The Best on Barack: Boilerplate liberalism

Barack Obama gets a lot of style points for his speeches, but not everyone is a fan. While some listeners report feeling chills and thrills while listening to him, writer Peggy Noonan suggests that –

“when you get a transcript of the speech and read it — that is, when you remove Mr. Obama from the words and take them on their own — you see the speech was in fact high-class boilerplate. (This was not true of John F. Kennedy’s speeches, for instance, which could be read seriously as part of the literature of modern American politics, or Martin Luther King’s work, which was powerful absent his voice.)”

Noonan asks – is Obama’s type of eloquence enough? – and answers:

“No. Eloquence is deep thought expressed in clear words. With Mr. Obama the deep thought is missing. What is present are sentiments.

America can be greater, it holds unachieved promise, its leaders have not led it well. ‘We struggle with our doubts, our fears, our cynicism.’ Fair enough and true enough, but he doesn’t dig down to explain how to become a greater nation. He doesn’t unpack his thoughts, as they say. He asserts and keeps on walking.”

Noonan suggests that a lot of people would like to support Obama because of his speaking style, but what stands in the way is his –

“being just another operative, plaything or grievance-monger of left-liberal thinking. By standing, in fact, for real change.”

Once people saw him as the front-runner, Noonan says that more people started to ask if he is the beginning of something new or is he just touting the “standard, old time and party line…”

Ben Shapiro writes at Townhall.com that some see Obama as “above the fray, a godlike figure spouting high ideals.”

“There is no doubt that Obama has cultivated a messianic image.

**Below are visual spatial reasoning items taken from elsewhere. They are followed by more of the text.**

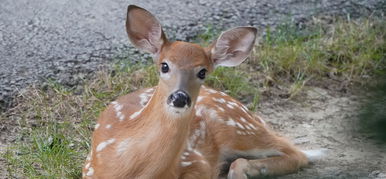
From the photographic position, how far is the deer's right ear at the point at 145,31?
3.05 metres

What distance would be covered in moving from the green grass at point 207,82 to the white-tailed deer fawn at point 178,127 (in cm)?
52

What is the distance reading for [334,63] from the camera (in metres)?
5.17

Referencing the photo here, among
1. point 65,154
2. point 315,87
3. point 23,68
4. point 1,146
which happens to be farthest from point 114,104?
point 315,87

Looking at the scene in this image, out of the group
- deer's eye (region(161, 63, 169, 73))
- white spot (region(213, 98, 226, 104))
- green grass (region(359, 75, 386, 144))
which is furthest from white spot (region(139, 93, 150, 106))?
green grass (region(359, 75, 386, 144))

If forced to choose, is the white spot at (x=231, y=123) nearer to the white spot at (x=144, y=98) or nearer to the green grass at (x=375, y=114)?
the white spot at (x=144, y=98)

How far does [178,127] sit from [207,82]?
186 cm

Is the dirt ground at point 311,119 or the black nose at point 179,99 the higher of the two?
the black nose at point 179,99

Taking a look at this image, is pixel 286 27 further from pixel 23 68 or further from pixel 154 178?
pixel 154 178

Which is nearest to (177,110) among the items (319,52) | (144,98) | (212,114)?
(144,98)

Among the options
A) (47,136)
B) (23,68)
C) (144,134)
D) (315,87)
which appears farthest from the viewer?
(315,87)

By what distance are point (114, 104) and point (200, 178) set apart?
583 mm

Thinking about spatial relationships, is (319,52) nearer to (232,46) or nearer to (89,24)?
(89,24)

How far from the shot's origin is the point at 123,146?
10.0ft

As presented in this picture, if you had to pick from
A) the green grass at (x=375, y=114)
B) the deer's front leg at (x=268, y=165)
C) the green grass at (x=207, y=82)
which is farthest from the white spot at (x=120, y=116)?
the green grass at (x=375, y=114)
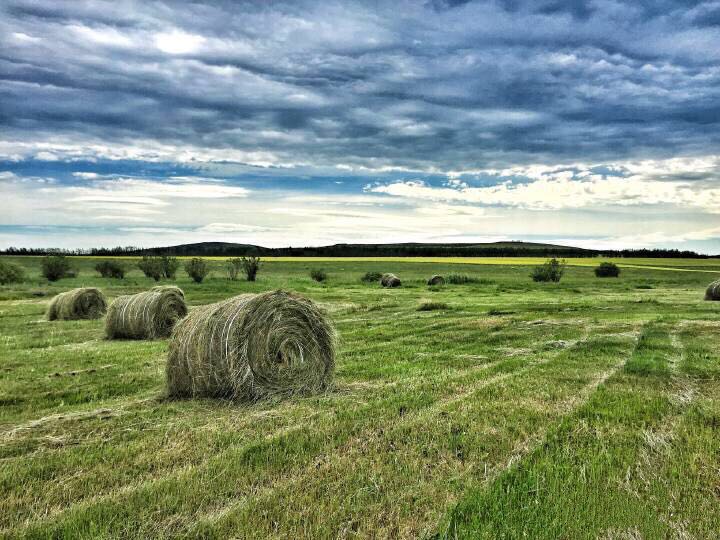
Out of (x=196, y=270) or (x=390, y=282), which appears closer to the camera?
(x=390, y=282)

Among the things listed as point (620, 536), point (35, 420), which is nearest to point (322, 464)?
point (620, 536)

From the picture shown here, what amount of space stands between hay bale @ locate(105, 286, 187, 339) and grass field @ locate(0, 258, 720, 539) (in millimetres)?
3843

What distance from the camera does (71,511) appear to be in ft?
14.9

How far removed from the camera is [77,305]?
21031 mm

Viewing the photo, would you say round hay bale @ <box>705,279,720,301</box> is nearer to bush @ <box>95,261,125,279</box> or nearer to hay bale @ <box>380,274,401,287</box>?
hay bale @ <box>380,274,401,287</box>

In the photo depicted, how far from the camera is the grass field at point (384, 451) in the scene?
4457 millimetres

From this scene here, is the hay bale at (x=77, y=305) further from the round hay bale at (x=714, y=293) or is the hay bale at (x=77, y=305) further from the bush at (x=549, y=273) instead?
the bush at (x=549, y=273)

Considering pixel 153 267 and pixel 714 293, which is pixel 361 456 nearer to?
pixel 714 293

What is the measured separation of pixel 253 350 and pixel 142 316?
857 cm

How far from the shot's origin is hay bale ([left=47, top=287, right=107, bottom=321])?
67.7ft

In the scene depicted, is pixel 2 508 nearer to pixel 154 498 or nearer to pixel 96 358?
pixel 154 498

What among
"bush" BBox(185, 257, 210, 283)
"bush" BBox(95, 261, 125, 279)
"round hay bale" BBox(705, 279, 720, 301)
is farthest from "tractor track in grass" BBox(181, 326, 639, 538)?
"bush" BBox(95, 261, 125, 279)

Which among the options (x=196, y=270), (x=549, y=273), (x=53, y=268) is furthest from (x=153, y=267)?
(x=549, y=273)

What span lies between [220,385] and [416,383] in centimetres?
317
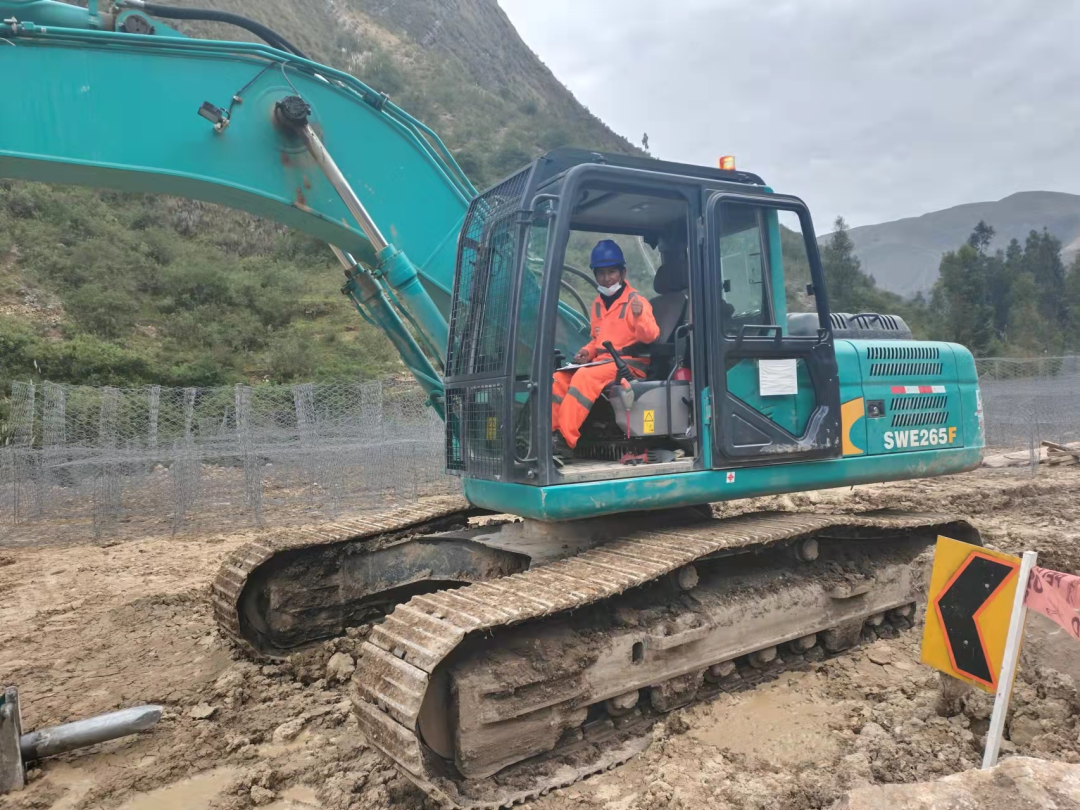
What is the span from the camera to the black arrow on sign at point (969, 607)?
3.32 meters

His base treats him like the Second Coming. Every time he speaks, his supporters faint in the aisles. Then he heals them with bottles of water…

While Obama believes he can win the presidency simply by uttering the word “change” like a magical incantation, his “change” message has a soft underbelly… [Obama’s] constant emphasis on change carries the disturbing undertone that the country is a disaster requiring radical reform. This isn’t a message of optimism — it’s a message of profound pessimism.”

Lee Culpepper, also at Townhall, says that “Obama represents the romantics who wish to dream away reality.”

“Obama is a gifted speaker. But what will he call upon when his big government theories encounter the real world and begin to crumble? His superb speaking skills dangerously conceal his most sobering weakness – his void of proven substance.

Talent becomes a liability when one depends on it and neglects a solid foundation in the basics. And Obama’s adroit oration will never compensate for his disregarding America’s fundamental principles.

Contrary to Obama’s soothing message, America was not built on the audacity of wishful thinking or pleasant-sounding rhetoric. America was built on valuing the sanctity of human life, individual freedom, limited government, lawful order, and supreme justice.”

Instead of basing his policy proposals on American principles of freedom and self-reliance, “Obama believes his government programs” will come to our rescue.

“Despite reality, Obama continues peddling government programs while trying to hope away authentic consequences to his brand of ‘wishful thinking.'”

“Americans are indeed frustrated,” Culpepper writes,

“But frustration often leads to desperation. Desperation can lead to poor judgment, and poor judgment almost always leads to bad results. Accordingly, Barak Hussein Obama is posing a serious threat of becoming the next President of the United States.”

Right now, America needs a leader…who understands the edge that made hard-working Americans and this great country successful.”